Parsonnet agrees that the Civil War data set has some limitations, such as where caregivers took the temperatures and whether they were careful or simply filled in 98.6 degrees F because that’s what they knew normal temperature was supposed to be. Those concerns were tempered, she says, by the fact that she and her team found a similar annual drop in temperature between the 1970s cohort and the current one. The effect was still present when examined by the soldiers’ and veterans’ year of birth rather than when the temperature was obtained, suggesting that the type of thermometer or the caregiver’s attitude could not explain the change. And within the data set, the researchers found the expected variation by age, weight and height, suggesting that the values were not random.

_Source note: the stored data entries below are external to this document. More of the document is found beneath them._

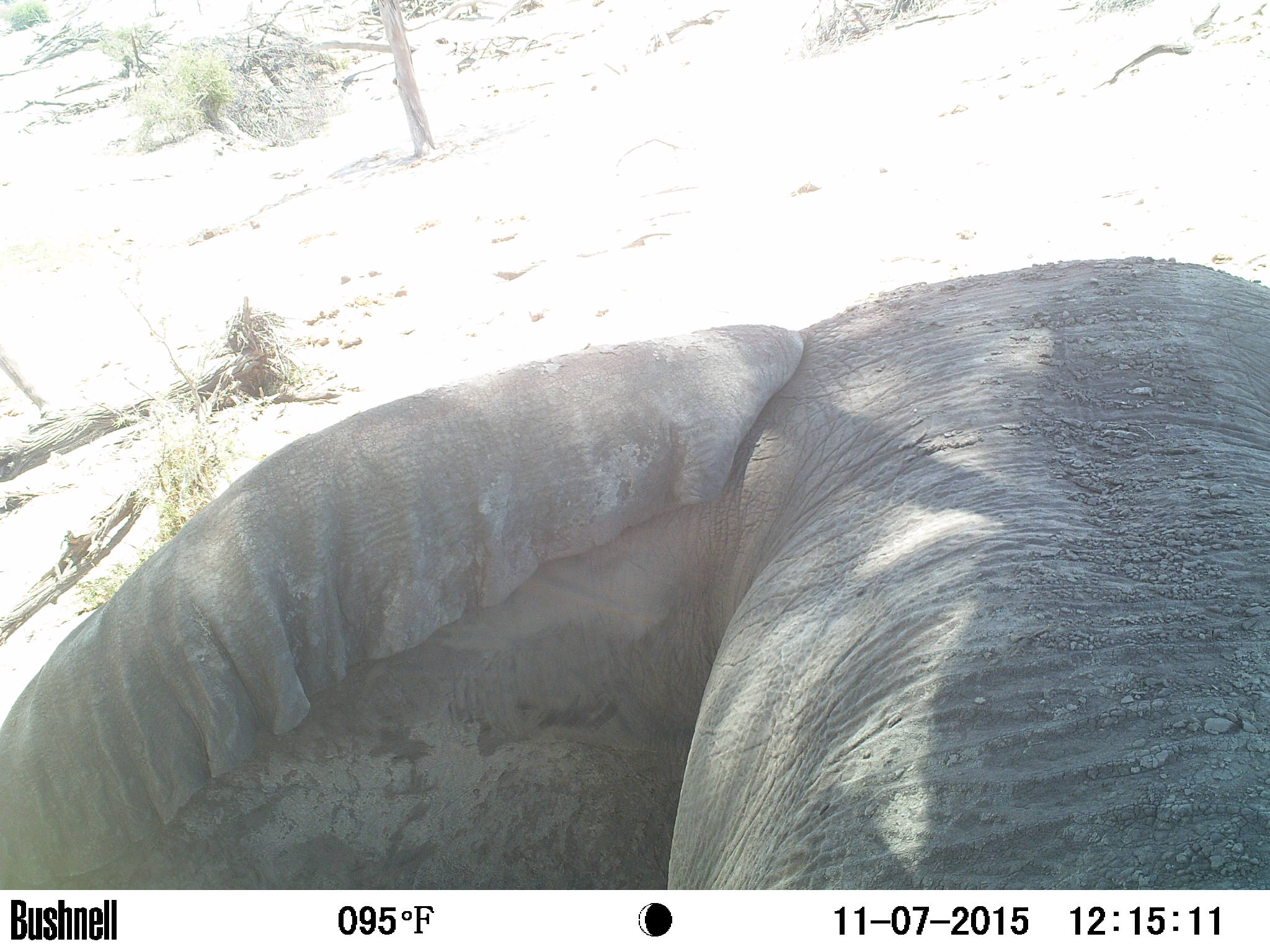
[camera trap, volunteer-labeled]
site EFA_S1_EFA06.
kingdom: Animalia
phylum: Chordata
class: Mammalia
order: Proboscidea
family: Elephantidae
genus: Loxodonta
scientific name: Loxodonta africana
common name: african bush elephant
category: elephant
Elephant (african bush elephant) (Loxodonta africana), count 1. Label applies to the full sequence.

Even with the data’s limitations, the findings are compelling, according to Frank Rühli, founding chair and director of the Institute of Evolutionary Medicine at the University of Zurich, who says he reviewed the paper for eLife but was not involved in the research. “Human body temperature data going back that far—roughly 150 years—is very interesting,” he says. “It allows us to see short-term alterations of physiological traits in humans, which is quite rare.”

All the experts agree on one thing: a fever is still a fever. Lowering the average for normal body temperature does not mean that the standard for a fever—generally considered more than 100 degrees F for adults—should be changed, Mackowiak says. “Temperature can be helpful in determining whether or not you’re ill and, based on its level, how ill you might be,” he says. For patients, a bacterial infection plus a lower than normal temperature could be an even more ominous sign than a higher than normal one, he says. Following a rise or fall in temperature can also indicate whether you are getting better or how you are responding to medication, he adds, though “how you feel is the most important thing.”

The new study probably should not change the definition of fever, Rühli says. “But the variety of what is looked at as being normal should probably be adjusted.”